9-12 years. An introduction to the loveable Montmorency – an extraordinary character whose double life sometimes as a criminal and sometimes as a gentleman leads him into all kinds of adventures. Dressed in tattered rags and travelling by his own very secret route, the criminal Scarper makes rich pickings from other people’s carelessness. Dressed in a top hat and a fine coat, a handsome gentleman arrives at one of the best hotels in London and checks himself in under the name – Montmorency. Against a brilliantly drawn background of Victorian London these two young men lead entirely separate lives all carried out by one person. Thrilling stuff! Montmorency on the Rocks and Montmorency and the Assassins continue the adventures of this fine young man in two more stories about his double life.
When a petty thief falls though a glass roof trying to escape the police what should have been the death of him marks the beginning of a whole new life. For he is chosen as a medical guinea pig for the Royal Society, where he comes into some very interesting information - a map of Sir Joseph Bazalgette's new sewage system.
Memorising the system and adopting the affections of the rich young gentlemen of the Society, the theif uses his knowledge to become the most elusive burglar in Victorian London. From now on, he will have two identities: Scarper - servant and sewer-rat, robbing jewels and making his escape by the underground labyrinth that lies beneath London - and Montmorency - fashionable, wealthy gentleman.
But Montmorency's new existence is fraught with danger - can he pull off the transformation and keep his secret safe...?

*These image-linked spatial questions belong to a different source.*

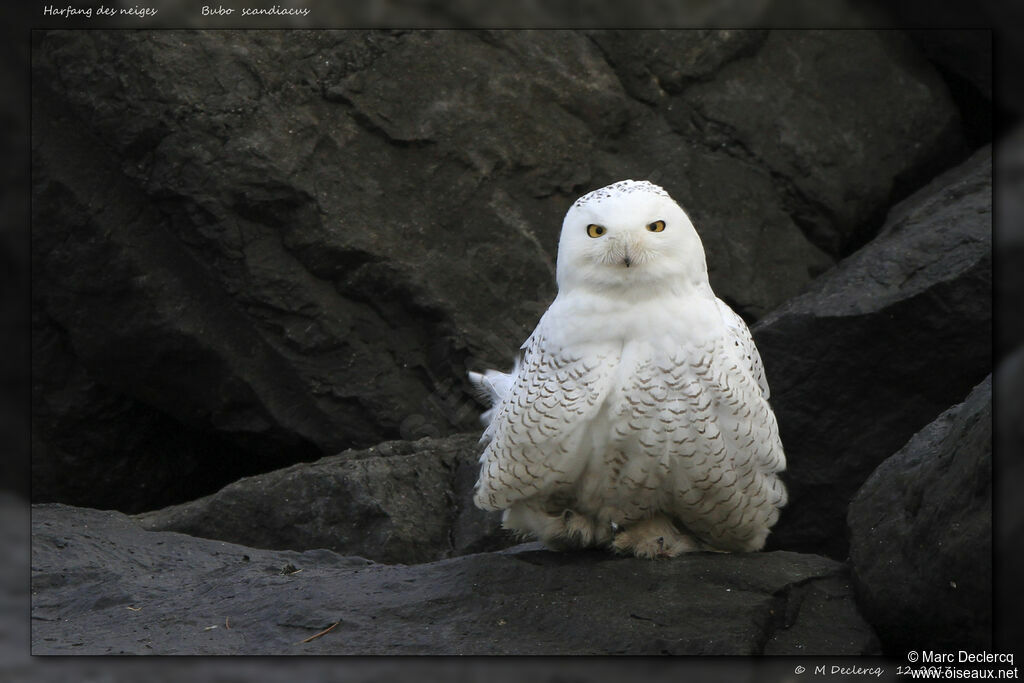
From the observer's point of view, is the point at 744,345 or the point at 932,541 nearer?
the point at 932,541

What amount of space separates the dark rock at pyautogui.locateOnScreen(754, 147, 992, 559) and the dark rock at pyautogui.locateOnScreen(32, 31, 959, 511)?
2.20 feet

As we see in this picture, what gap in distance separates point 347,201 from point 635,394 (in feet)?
7.99

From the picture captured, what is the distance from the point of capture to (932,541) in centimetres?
310

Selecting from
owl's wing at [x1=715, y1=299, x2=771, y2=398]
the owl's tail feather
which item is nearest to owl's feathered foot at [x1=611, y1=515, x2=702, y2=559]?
owl's wing at [x1=715, y1=299, x2=771, y2=398]

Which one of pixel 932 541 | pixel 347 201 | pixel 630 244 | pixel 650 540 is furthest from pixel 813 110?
pixel 932 541

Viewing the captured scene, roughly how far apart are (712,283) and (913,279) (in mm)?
1010

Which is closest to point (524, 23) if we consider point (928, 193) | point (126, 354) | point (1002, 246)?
point (928, 193)

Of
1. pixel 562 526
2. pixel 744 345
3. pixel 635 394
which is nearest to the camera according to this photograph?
pixel 635 394

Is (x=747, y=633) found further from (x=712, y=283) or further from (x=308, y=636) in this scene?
(x=712, y=283)

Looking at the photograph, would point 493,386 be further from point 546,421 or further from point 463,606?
point 463,606

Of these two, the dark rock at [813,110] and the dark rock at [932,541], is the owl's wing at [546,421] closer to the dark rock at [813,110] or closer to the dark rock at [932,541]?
the dark rock at [932,541]

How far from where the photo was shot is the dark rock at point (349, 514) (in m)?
4.64

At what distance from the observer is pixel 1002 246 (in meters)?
1.66

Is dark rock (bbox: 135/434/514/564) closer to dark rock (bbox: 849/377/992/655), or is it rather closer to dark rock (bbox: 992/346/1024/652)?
dark rock (bbox: 849/377/992/655)
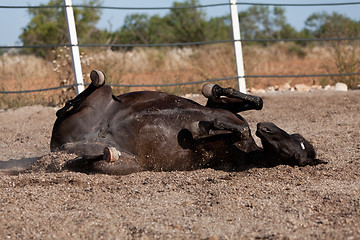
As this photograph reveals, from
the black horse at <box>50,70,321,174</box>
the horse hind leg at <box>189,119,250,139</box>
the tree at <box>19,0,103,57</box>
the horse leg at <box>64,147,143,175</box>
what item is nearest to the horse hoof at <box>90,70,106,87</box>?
the black horse at <box>50,70,321,174</box>

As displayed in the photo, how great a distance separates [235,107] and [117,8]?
3.66 metres

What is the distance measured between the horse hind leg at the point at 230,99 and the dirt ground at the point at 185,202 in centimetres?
50

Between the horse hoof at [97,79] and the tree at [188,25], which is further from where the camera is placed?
the tree at [188,25]

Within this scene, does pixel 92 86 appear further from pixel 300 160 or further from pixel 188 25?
pixel 188 25

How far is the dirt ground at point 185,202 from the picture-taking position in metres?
2.31

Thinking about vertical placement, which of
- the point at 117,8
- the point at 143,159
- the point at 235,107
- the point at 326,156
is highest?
the point at 117,8

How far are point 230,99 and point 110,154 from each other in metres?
1.08

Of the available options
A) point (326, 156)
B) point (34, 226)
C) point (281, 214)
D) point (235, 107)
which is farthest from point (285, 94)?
point (34, 226)

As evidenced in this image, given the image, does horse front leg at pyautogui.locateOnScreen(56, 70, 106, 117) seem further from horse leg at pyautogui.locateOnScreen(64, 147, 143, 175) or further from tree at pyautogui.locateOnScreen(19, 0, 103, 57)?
tree at pyautogui.locateOnScreen(19, 0, 103, 57)

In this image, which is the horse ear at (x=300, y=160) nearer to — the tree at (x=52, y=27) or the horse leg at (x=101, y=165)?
the horse leg at (x=101, y=165)

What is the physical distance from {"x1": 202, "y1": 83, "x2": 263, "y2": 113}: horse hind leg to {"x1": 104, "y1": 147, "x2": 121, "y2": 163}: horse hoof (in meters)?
0.85

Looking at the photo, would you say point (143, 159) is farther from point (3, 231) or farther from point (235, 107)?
point (3, 231)

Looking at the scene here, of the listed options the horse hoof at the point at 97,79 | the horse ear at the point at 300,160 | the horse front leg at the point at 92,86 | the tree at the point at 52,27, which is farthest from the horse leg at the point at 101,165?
the tree at the point at 52,27

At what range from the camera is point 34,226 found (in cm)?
238
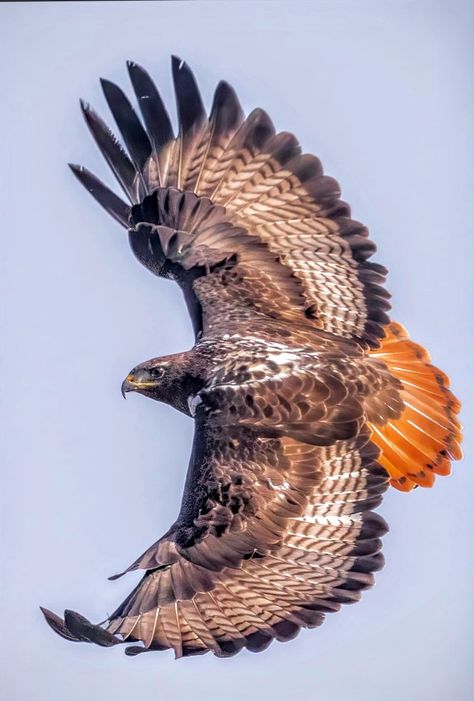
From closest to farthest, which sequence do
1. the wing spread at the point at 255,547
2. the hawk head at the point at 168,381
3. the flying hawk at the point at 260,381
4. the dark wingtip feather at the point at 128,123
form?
the wing spread at the point at 255,547 < the flying hawk at the point at 260,381 < the hawk head at the point at 168,381 < the dark wingtip feather at the point at 128,123

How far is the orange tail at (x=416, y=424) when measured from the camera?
11.0m

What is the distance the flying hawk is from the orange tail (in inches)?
0.5

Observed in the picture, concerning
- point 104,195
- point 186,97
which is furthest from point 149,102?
point 104,195

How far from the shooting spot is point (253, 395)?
10148 mm

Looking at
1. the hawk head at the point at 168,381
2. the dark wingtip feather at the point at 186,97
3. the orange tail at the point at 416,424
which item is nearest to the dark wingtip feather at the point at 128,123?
the dark wingtip feather at the point at 186,97

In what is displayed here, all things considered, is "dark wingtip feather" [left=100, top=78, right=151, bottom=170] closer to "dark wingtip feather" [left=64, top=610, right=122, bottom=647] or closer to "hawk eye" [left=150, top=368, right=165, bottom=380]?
"hawk eye" [left=150, top=368, right=165, bottom=380]

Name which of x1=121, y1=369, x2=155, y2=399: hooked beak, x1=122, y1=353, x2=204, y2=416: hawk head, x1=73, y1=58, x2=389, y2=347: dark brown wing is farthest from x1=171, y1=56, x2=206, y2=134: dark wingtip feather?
x1=121, y1=369, x2=155, y2=399: hooked beak

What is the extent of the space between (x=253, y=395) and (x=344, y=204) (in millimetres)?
1832

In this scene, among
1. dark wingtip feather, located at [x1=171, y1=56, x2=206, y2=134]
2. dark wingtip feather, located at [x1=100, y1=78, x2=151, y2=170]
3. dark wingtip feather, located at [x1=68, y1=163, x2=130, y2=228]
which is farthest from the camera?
dark wingtip feather, located at [x1=68, y1=163, x2=130, y2=228]

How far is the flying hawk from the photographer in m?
9.98

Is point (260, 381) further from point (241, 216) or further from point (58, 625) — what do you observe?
point (58, 625)

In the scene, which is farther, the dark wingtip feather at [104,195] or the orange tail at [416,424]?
the dark wingtip feather at [104,195]

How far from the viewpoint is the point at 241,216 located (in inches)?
440

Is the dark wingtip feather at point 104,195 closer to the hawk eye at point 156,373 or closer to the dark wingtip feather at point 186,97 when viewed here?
the dark wingtip feather at point 186,97
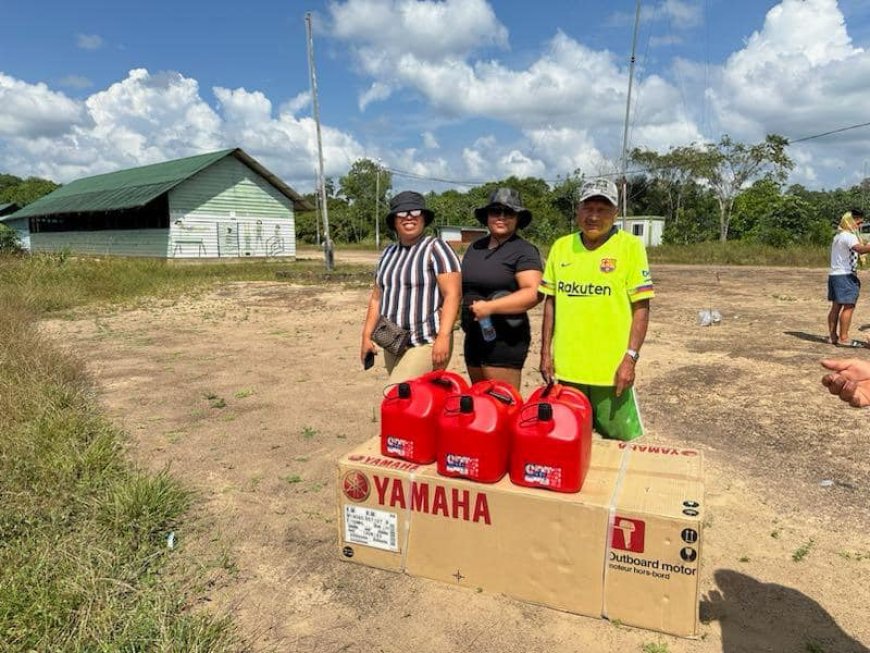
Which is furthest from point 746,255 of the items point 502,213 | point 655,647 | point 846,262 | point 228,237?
point 655,647

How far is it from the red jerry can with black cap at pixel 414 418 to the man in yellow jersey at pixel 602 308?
1.98 feet

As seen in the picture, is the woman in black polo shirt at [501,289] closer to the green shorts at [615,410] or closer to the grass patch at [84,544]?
the green shorts at [615,410]

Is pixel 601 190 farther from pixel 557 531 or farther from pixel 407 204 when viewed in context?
pixel 557 531

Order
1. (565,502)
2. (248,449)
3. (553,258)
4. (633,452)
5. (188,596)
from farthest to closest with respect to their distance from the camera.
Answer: (248,449)
(553,258)
(633,452)
(188,596)
(565,502)

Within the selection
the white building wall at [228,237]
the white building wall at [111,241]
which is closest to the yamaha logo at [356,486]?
the white building wall at [111,241]

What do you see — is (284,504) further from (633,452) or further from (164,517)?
(633,452)

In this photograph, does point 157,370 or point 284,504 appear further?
point 157,370

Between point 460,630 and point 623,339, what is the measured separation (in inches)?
55.6

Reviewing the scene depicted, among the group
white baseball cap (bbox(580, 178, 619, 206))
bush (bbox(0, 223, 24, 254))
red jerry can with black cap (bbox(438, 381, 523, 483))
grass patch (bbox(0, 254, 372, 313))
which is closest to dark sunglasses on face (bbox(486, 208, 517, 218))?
white baseball cap (bbox(580, 178, 619, 206))

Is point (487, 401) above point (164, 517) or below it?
above

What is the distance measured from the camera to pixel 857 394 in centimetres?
168

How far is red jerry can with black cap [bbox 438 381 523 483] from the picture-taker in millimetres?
2266

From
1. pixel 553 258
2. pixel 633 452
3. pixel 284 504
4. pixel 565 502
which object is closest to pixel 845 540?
pixel 633 452

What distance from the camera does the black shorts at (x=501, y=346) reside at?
10.1 feet
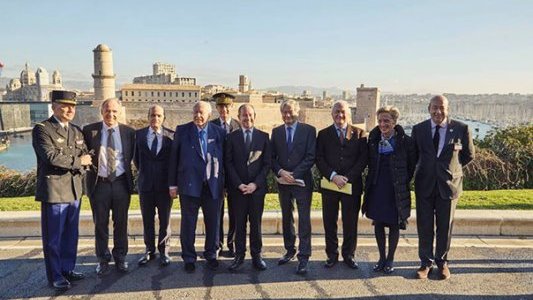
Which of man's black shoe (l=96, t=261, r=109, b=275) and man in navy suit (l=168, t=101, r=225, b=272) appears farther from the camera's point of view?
man in navy suit (l=168, t=101, r=225, b=272)

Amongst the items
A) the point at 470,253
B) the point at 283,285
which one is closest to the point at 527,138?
the point at 470,253

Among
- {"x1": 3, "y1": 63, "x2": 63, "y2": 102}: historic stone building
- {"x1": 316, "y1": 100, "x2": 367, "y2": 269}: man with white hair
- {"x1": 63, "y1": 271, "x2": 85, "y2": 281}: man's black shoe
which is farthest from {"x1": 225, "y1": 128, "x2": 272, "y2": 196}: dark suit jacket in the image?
{"x1": 3, "y1": 63, "x2": 63, "y2": 102}: historic stone building

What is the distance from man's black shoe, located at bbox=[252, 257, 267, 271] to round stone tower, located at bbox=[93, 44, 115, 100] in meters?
49.7

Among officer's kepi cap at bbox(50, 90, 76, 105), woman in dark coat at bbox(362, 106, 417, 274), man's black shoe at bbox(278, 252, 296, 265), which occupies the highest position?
Answer: officer's kepi cap at bbox(50, 90, 76, 105)

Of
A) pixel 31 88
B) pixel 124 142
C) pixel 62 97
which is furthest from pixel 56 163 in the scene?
pixel 31 88

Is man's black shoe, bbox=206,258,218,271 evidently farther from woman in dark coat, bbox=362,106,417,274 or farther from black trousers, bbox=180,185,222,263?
woman in dark coat, bbox=362,106,417,274

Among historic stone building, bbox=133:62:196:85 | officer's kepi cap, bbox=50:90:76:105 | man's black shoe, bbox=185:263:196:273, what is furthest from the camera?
historic stone building, bbox=133:62:196:85

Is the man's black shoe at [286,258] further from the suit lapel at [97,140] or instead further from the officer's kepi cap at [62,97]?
the officer's kepi cap at [62,97]

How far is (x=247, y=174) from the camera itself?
428 cm

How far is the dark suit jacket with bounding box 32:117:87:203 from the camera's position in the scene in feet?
12.0

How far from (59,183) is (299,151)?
2371mm

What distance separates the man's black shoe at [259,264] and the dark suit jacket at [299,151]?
0.93 meters

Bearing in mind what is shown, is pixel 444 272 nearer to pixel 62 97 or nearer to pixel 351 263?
pixel 351 263

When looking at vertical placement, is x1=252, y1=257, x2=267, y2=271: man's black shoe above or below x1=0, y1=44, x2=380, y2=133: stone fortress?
below
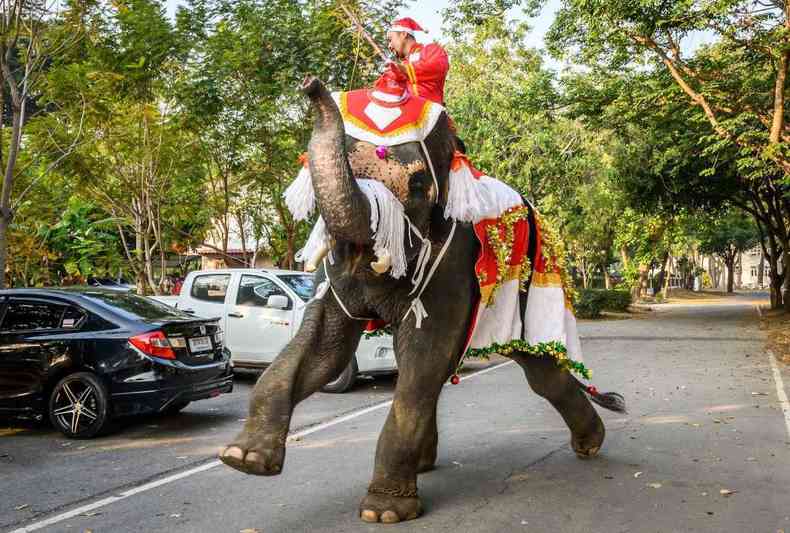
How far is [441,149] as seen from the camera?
4.58 meters

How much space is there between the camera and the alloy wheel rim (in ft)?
24.8

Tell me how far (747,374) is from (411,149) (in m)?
9.78

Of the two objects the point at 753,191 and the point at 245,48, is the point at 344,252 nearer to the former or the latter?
the point at 245,48

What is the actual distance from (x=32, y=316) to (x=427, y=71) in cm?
541

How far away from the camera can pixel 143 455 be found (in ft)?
22.5

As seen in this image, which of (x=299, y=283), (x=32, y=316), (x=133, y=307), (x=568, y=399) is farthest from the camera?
(x=299, y=283)

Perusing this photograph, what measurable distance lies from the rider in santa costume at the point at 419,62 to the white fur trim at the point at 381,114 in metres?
0.43

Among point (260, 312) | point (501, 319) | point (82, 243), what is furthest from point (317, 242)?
point (82, 243)

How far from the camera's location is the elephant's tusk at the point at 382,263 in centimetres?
401

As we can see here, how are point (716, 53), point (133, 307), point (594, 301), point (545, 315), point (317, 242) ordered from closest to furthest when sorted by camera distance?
point (317, 242) < point (545, 315) < point (133, 307) < point (716, 53) < point (594, 301)

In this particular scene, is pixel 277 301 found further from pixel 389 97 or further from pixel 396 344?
pixel 389 97

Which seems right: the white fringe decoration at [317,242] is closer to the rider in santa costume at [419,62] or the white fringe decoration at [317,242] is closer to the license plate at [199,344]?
the rider in santa costume at [419,62]

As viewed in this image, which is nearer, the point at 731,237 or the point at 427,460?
the point at 427,460

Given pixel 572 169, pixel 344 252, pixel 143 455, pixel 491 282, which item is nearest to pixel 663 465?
pixel 491 282
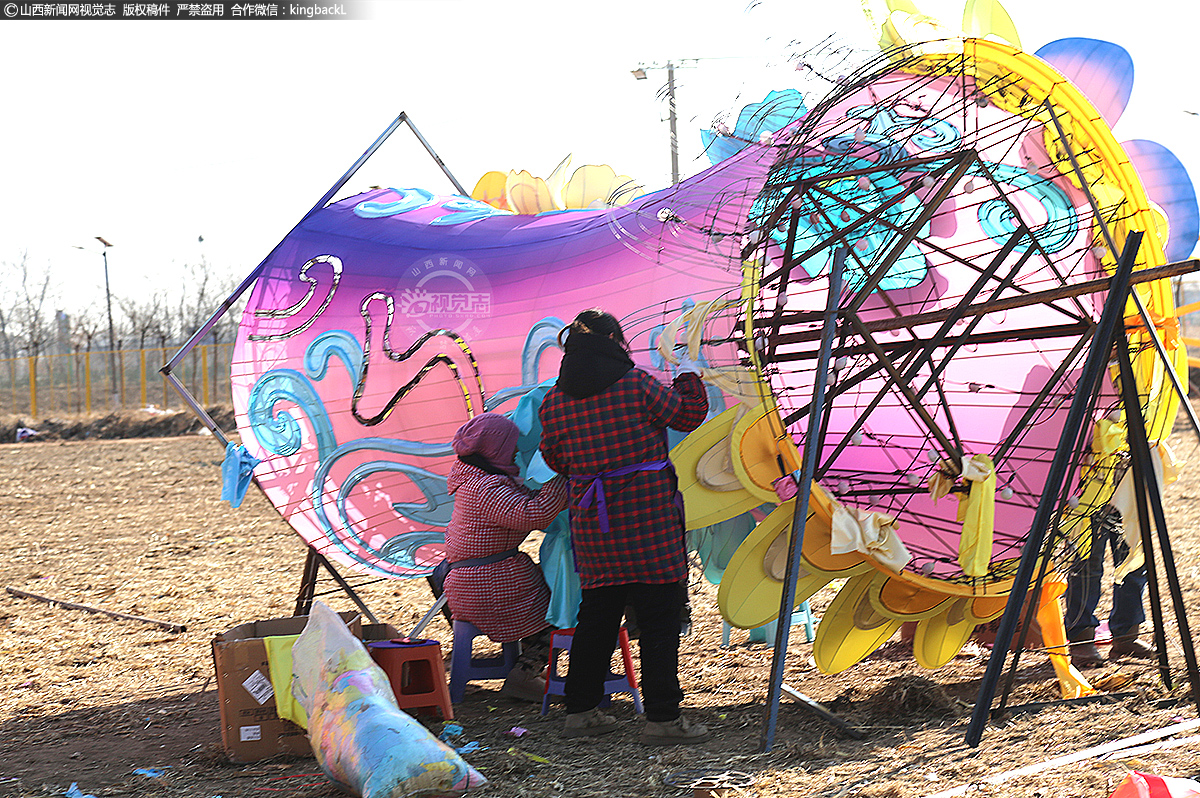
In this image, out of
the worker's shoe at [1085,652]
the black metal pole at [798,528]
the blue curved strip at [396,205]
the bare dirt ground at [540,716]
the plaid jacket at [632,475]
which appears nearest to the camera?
the bare dirt ground at [540,716]

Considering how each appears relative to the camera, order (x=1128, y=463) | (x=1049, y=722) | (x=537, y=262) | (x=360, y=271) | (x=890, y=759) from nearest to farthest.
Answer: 1. (x=890, y=759)
2. (x=1049, y=722)
3. (x=1128, y=463)
4. (x=537, y=262)
5. (x=360, y=271)

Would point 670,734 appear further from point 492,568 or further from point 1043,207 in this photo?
point 1043,207

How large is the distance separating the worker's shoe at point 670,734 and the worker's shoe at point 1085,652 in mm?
1865

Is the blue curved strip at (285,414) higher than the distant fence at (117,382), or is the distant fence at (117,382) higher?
the distant fence at (117,382)

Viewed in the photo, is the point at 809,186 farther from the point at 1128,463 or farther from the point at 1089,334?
the point at 1128,463

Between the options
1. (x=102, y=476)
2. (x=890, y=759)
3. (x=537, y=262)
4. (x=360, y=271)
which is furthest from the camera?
(x=102, y=476)

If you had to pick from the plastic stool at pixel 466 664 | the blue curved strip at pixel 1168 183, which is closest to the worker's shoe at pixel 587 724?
the plastic stool at pixel 466 664

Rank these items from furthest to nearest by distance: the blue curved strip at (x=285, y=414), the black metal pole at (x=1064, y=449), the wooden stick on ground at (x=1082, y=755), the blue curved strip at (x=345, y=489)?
the blue curved strip at (x=285, y=414), the blue curved strip at (x=345, y=489), the black metal pole at (x=1064, y=449), the wooden stick on ground at (x=1082, y=755)

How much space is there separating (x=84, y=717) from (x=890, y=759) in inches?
129

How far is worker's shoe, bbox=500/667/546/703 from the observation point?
4.45 meters

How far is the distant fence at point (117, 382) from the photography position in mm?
24641

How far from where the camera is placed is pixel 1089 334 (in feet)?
13.4

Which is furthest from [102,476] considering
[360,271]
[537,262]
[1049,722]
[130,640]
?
[1049,722]

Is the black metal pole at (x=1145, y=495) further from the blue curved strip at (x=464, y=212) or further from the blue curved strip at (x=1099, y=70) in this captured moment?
the blue curved strip at (x=464, y=212)
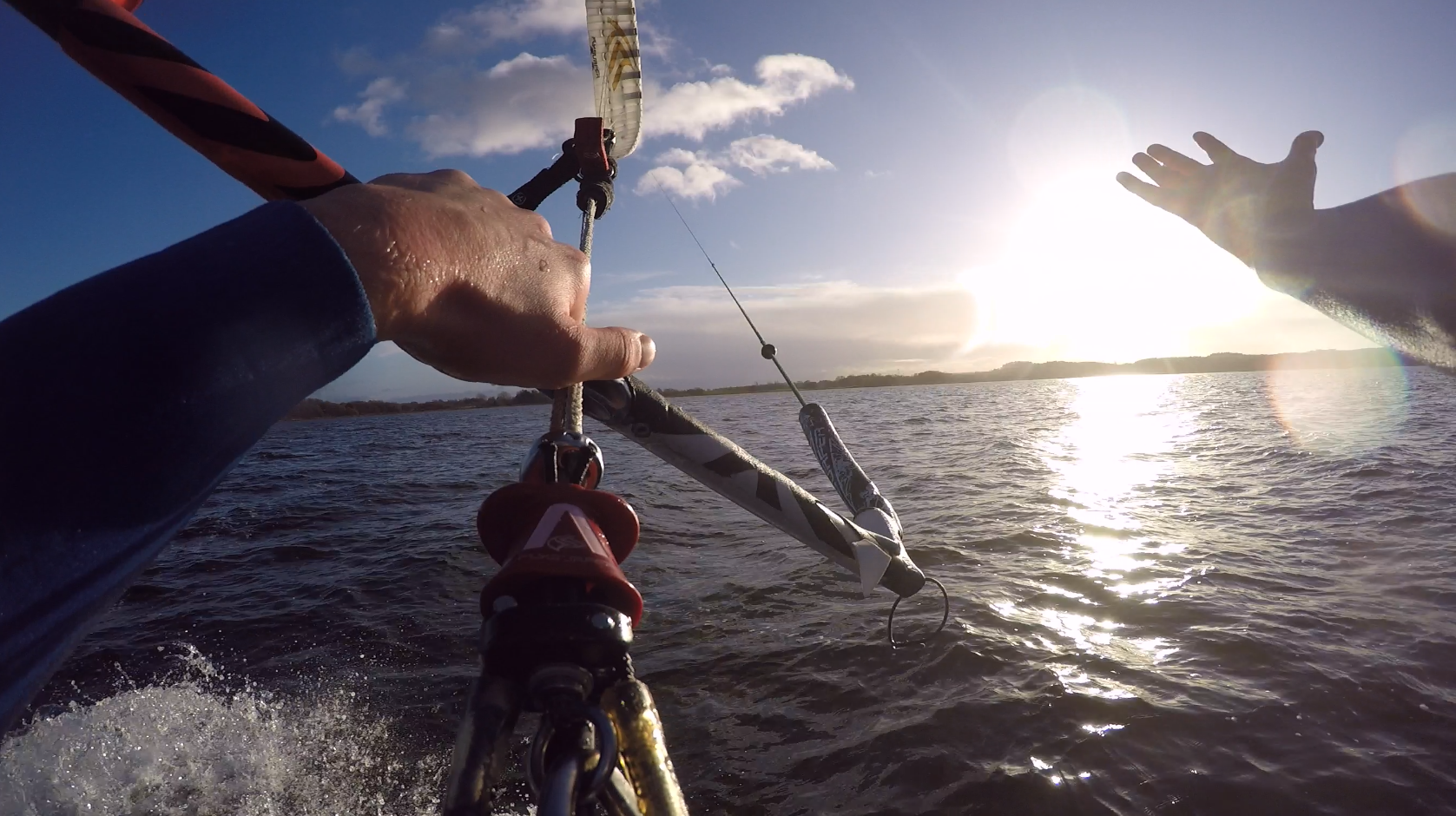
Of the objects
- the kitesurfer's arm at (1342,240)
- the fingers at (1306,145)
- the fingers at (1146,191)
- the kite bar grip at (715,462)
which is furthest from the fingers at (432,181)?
the fingers at (1146,191)

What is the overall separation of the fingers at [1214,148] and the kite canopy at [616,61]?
2238 millimetres

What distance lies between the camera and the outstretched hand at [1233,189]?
2031mm

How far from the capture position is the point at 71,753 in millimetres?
4148

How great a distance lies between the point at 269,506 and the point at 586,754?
50.2ft

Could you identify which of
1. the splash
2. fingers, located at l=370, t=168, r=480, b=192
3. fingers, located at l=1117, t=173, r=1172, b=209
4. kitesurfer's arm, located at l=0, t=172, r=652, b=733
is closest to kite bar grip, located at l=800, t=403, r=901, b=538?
fingers, located at l=1117, t=173, r=1172, b=209

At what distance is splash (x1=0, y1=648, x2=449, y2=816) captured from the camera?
3746mm

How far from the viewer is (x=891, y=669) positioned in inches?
195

Eleanor Updale on Eleanor Updale: "I grew up in Camberwell in South London, half-way up a hill which had my primary school at the top, and my secondary school at the bottom. I had hardly ever been outside London when I left to go to Oxford University, where I studied history. After that I joined the BBC, working on TV and Radio programmes from 1975 to 1990. By that time I had two children, and soon there was a third. At one point they were all under three and a half years old, so I was very busy. I left my job to look after them, and got involved in all sorts of things I hadn’t had time for when I was working. You might be able to see how some of those things have crept into the books. I’ve been on the Clinical Ethics Committee at Great Ormond Street Hospital for some years now. I found lots of ideas for Doctor Farcett’s character there."